#### REQUIREMENTS:
Please give the listing again, word for word, with nothing left out.

#### GIVEN RECORDS:
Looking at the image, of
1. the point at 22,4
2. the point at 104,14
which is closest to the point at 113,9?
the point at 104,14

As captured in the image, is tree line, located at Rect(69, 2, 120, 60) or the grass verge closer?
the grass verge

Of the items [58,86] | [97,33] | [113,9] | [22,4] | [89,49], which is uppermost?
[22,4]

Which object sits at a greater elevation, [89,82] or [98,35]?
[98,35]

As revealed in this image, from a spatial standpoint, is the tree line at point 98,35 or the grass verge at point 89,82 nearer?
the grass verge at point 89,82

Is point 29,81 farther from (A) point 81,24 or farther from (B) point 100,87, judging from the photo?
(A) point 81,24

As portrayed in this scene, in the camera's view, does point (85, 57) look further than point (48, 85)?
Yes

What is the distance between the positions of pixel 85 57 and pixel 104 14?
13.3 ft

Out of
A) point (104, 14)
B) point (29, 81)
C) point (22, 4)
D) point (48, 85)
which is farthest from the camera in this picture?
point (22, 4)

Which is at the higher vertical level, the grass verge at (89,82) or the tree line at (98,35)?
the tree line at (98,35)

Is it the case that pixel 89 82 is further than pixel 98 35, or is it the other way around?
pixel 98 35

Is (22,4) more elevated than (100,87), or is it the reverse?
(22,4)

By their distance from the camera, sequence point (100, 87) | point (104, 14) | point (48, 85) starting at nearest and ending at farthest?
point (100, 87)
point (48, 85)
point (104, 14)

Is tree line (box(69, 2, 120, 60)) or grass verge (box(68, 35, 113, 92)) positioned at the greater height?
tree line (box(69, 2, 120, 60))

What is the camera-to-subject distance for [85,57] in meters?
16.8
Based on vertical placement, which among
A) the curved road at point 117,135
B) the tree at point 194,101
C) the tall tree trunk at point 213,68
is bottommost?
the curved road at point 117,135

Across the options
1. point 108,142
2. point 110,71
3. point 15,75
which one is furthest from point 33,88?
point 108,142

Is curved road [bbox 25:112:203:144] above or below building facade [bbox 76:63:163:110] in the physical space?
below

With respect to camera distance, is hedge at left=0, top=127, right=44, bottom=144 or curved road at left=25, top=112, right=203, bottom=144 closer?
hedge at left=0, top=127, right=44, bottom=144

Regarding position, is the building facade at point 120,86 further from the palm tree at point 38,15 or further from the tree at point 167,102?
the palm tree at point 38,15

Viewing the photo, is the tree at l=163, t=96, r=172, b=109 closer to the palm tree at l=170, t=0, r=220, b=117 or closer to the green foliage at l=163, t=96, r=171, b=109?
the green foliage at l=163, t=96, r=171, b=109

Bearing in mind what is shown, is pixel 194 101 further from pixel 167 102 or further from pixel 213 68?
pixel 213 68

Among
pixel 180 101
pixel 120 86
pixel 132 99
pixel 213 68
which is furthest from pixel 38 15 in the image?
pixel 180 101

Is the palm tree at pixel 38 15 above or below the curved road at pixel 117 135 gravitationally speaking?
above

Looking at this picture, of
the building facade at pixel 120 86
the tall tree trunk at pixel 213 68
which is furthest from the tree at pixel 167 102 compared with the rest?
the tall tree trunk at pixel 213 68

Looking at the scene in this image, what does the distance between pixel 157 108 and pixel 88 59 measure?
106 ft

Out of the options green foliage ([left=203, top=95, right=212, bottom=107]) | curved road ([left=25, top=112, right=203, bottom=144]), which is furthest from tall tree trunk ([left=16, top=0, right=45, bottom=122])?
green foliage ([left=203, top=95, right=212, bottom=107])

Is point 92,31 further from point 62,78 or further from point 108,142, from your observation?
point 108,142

#### SOLUTION:
Looking at the image, of
1. the point at 22,4
2. the point at 104,14
which is closest to the point at 113,9?
the point at 104,14

As captured in the image, is tree line, located at Rect(69, 2, 120, 60) or the grass verge closer?
the grass verge

Of the items [58,86] | [97,33] | [113,9] | [22,4] | [89,49], which is uppermost?
[22,4]

Which object sits at a greater elevation, [89,82] or [98,35]?
[98,35]

As revealed in this image, from a spatial standpoint, is the tree line at point 98,35 or the grass verge at point 89,82 nearer?
the grass verge at point 89,82

Is point 29,81 farther from (A) point 81,24 or farther from (B) point 100,87, judging from the photo?
(A) point 81,24

As portrayed in this scene, in the camera's view, does point (85, 57) look further than point (48, 85)?
Yes

What is the distance between the positions of pixel 85 57 and pixel 104 14?
13.3 ft

Out of
A) point (104, 14)
B) point (29, 81)
C) point (22, 4)
D) point (48, 85)
which is farthest from the camera in this picture?
point (22, 4)

Which is at the higher vertical level, the grass verge at (89,82) or the tree line at (98,35)?
the tree line at (98,35)

Is it the case that pixel 89 82 is further than pixel 98 35, or is it the other way around?
pixel 98 35

Is (22,4) more elevated than (100,87), or is it the reverse?
(22,4)

By their distance from the camera, sequence point (100, 87) | point (104, 14) | point (48, 85) starting at nearest and ending at farthest?
point (100, 87)
point (48, 85)
point (104, 14)

Is tree line (box(69, 2, 120, 60)) or grass verge (box(68, 35, 113, 92)) positioned at the greater height?
tree line (box(69, 2, 120, 60))

What is the camera-to-subject distance for [85,57] in meters?
16.8
Based on vertical placement, which among
A) the curved road at point 117,135
B) the tree at point 194,101
C) the tall tree trunk at point 213,68
is bottommost?
the curved road at point 117,135

Across the options
1. point 108,142
2. point 110,71
3. point 15,75
which one is furthest from point 33,88?
point 108,142

Is curved road [bbox 25:112:203:144] above or below building facade [bbox 76:63:163:110] in the physical space?
below

With respect to camera distance, is hedge at left=0, top=127, right=44, bottom=144 or curved road at left=25, top=112, right=203, bottom=144 closer?
hedge at left=0, top=127, right=44, bottom=144

Regarding position, is the building facade at point 120,86 further from the palm tree at point 38,15 or further from the tree at point 167,102?
the palm tree at point 38,15

Viewing the photo, is the tree at l=163, t=96, r=172, b=109 closer to the palm tree at l=170, t=0, r=220, b=117 or closer to the green foliage at l=163, t=96, r=171, b=109?
the green foliage at l=163, t=96, r=171, b=109

Bearing in mind what is shown, is pixel 194 101 further from pixel 167 102 or further from pixel 213 68?
pixel 213 68

Among
pixel 180 101
pixel 120 86
pixel 132 99
pixel 213 68
which is furthest from pixel 38 15 in the image?
pixel 180 101

Is the palm tree at pixel 38 15 above or below the curved road at pixel 117 135 gravitationally speaking?
above

Looking at this picture, of
the building facade at pixel 120 86
the tall tree trunk at pixel 213 68
which is furthest from the tree at pixel 167 102 compared with the rest?
the tall tree trunk at pixel 213 68

Looking at the scene in this image, what does the distance between pixel 157 108 and pixel 88 59 measure?
106 ft

Out of the options green foliage ([left=203, top=95, right=212, bottom=107]) | curved road ([left=25, top=112, right=203, bottom=144]), which is furthest from tall tree trunk ([left=16, top=0, right=45, bottom=122])?
green foliage ([left=203, top=95, right=212, bottom=107])

Is point 92,31 further from point 62,78 or further from point 108,142, from your observation?
point 108,142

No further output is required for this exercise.